Within the Engineering sector, there is also a need to ensure that any post-Brexit immigration laws allow for intra-company transfers across Europe to allow companies to move their engineers where they’re needed to support contracts such as HS2.
Another big part of Brexit was the removal of Brussels’ red tape implemented through various EU regulations. However, Dame Ann Dowling, President of the Royal Academy of Engineering suggests that this is not the case. British companies may be forced to sign up to the same regulations and standards as before to sell UK-made products throughout Europe.
Shortly after the Brexit vote was announced, a survey showed that industry optimism within manufacturing reached its lowest since the 2009 financial crisis. Despite this, demand in British manufacturing grew shortly after the pound fell in value and it became cheaper to purchase materials from the UK. This was seen throughout Q3 as orders rose by a record amount.
The Engineering and Manufacturing industries currently make up around 10% of the UK economy but in gross added value, they contribute approximately 20% equalling £280billion. With these figure in mind, the problems that affect these sectors should be a critical part of the Brexit negotiations.
While Brexit hasn’t crippled the Engineering industry, it has posed some potential challenges that will need closure before Article 50 is triggered.
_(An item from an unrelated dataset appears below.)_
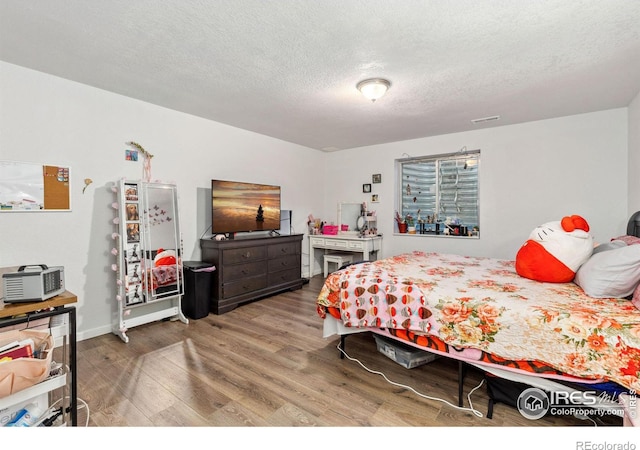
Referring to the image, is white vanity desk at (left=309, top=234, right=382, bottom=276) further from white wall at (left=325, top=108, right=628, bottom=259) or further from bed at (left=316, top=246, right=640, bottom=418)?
bed at (left=316, top=246, right=640, bottom=418)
The skills gap that has hindered Engineering projects is still a major concern and complicating the freedom of movement across the EU may lead to the demand completely outweighing the supply.
We won’t know the full extent to which Brexit will have on the until Article 50 is triggered and the UK fully departs from the EU, however the politicians leading the negotiations need to ensure that British Engineering has a secure and stable future to help out economy thrive as we potentially drift away from the single market.